3° Comme on l’a souvent noté, la règle est aussi révélatrice dans les difficultés mêmes que le sujet a à l’appliquer : réticences conscientes, résistances inconscientes à la règle et par la règle, c’est-à-dire dans l’usage même qui est fait de celle-ci (par exemple certains analysés recourent systématiquement au coq-à-l’âne ou se servent de la règle principalement pour montrer que son application rigoureuse est impossible ou absurde) (α).

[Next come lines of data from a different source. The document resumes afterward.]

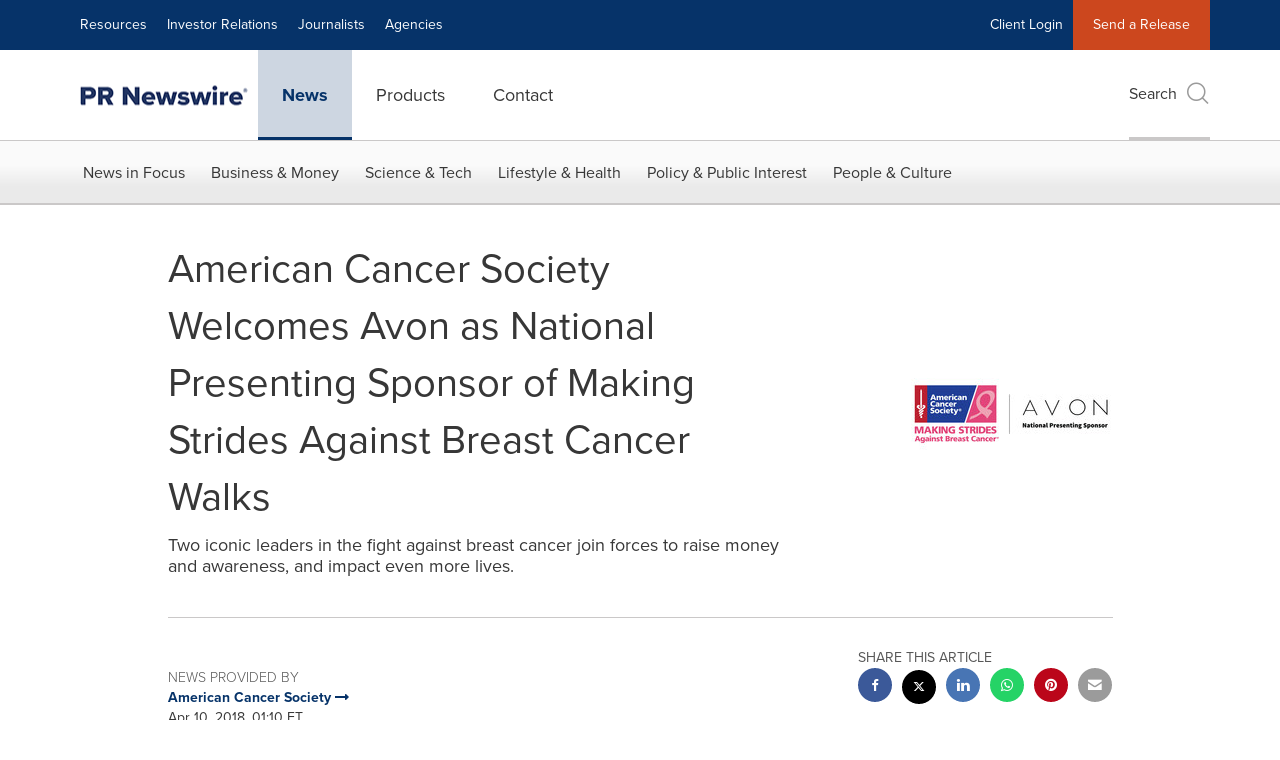

--- FILE ---
content_type: application/javascript
request_url: https://www.prnewswire.com/etc.clientlibs/prncom/clientlibs/clientlibs-common/resources/js/prncom/gallerycarousel.js
body_size: -227
content:
define(['flickity'], function(_Flickity) {
  // require as-nav-for, it's included in flickity.pkgd.js
  require(['flickity-as-nav-for/as-nav-for'], function(Flickity) {
    var gallery = new Flickity('.gallery-carousel-main', {
      imagesLoaded: true,
      pageDots: false
    });
    if (document.querySelector('.gallery-carousel-nav') != undefined) {
      var nav = new Flickity('.gallery-carousel-nav', {
        asNavFor: '.gallery-carousel-main',
        pageDots: false,
        contain: true,
        imagesLoaded: true,
        prevNextButtons: false,
        percentPosition: false
      });
    }
  });
});
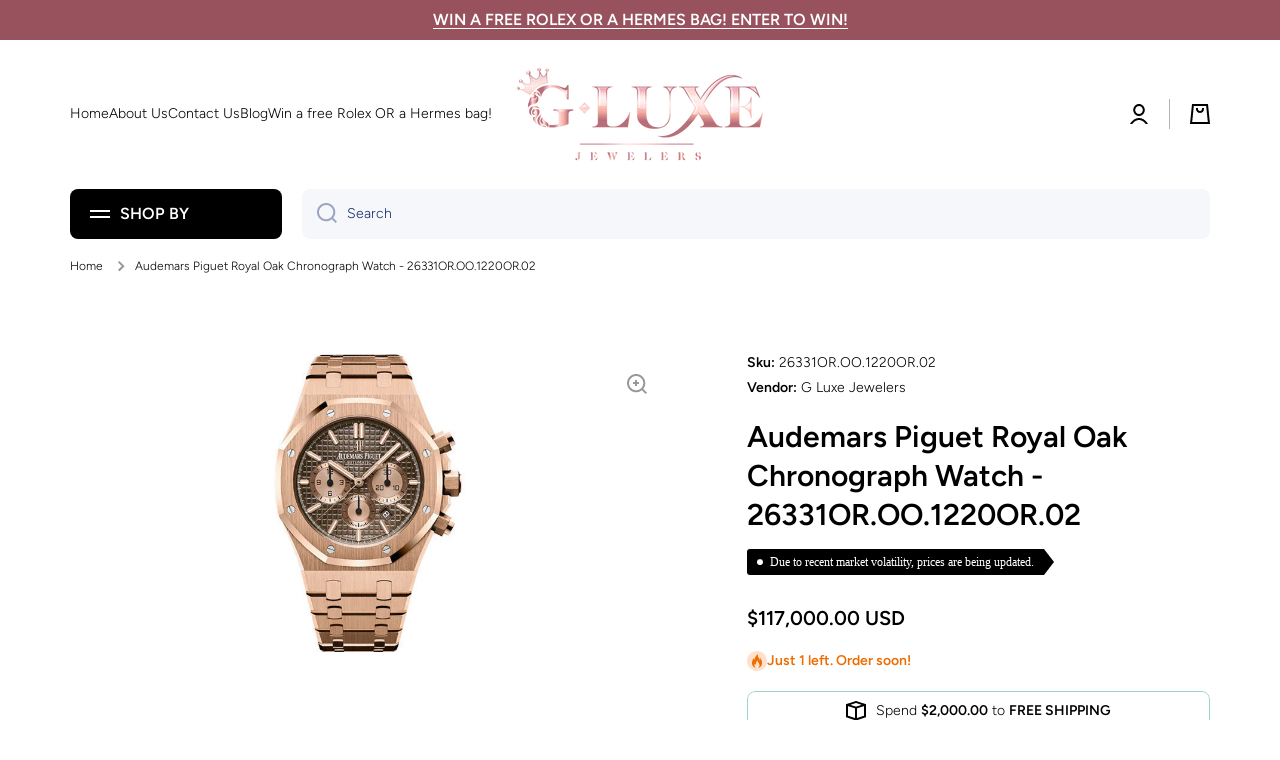

--- FILE ---
content_type: text/css
request_url: https://gluxejewelers.com/cdn/shop/t/4/assets/custom.css?v=159260309338152963131696530292
body_size: -445
content:
.product-card [style*=--aspect-ratio] img,[style*=--aspect-ratio].placeholder__svg--bg svg{object-fit:contain}.tag{font:12px/1.5 PT Sans,serif;background:#000;border-radius:3px 0 0 3px;color:#fff;display:inline-block;height:26px;line-height:26px;padding:0 20px 0 23px;position:relative;margin:15px 10px 10px 0;text-decoration:none;-webkit-transition:color .2s}.tag:before{background:#fff;border-radius:10px;box-shadow:inset 0 1px #00000040;content:"";height:6px;left:10px;position:absolute;width:6px;top:10px}.tag:after{background:#fff;border-bottom:13px solid transparent;border-left:10px solid #000;border-top:13px solid transparent;content:"";position:absolute;right:0;top:0}
/*# sourceMappingURL=/cdn/shop/t/4/assets/custom.css.map?v=159260309338152963131696530292 */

En prolongeant ces remarques, on accentuerait l’idée que la règle est plus qu’une technique d’investigation et qu’elle structure l’ensemble de la relation analytique ; c’est en ce sens qu’elle peut être qualifiée de fondamentale, bien qu’elle ne soit pas seule à constituer une situation où d’autres conditions, singulièrement la neutralité* de l’analyste, ont un rôle déterminant. Bornons-nous à souligner, à la suite de J. Lacan, que la règle fondamentale contribue à instaurer la relation intersubjective de l’analyste et de l’analysé comme un rapport de langage (3). La règle de tout dire ne doit pas être comprise comme une simple méthode parmi d’autres d’accéder à l’inconscient, méthode dont on pourrait faire éventuellement l’économie (hypnose, narco-analyse, etc.). Elle est destinée à faire apparaître dans le discours de l’analysé la dimension de demande adressée à un autre. Combinée avec le non-agir de l’analyste, elle conduit l’analysé à formuler ses demandes sous divers modes qui ont pris pour lui, en certains stades, valeur de langage (voir : Régression).

▲ (α) Il est clair que la règle psychanalytique invite non à tenir des propos systématiquement incohérents, mais à ne pas faire de la cohérence un critère de sélection.

(1) Freud (S.). « Psychoanalyse » und « Libidotheorie », 1923. G.W., XIII, 214 ; S.E., XVIII, 238.

(2) Cf. Freud (S.). G.W., VIII, 31 ; S.E., XI, 33 ; Fr., 147.

(3) Cf. surtout : Lacan (J.). La direction de la cure et les principes de son pouvoir, Communication faite au Colloque international de Royaumont en 1958, in La Psychanalyse, P.U.F., Paris, 1961, VI, 149-206.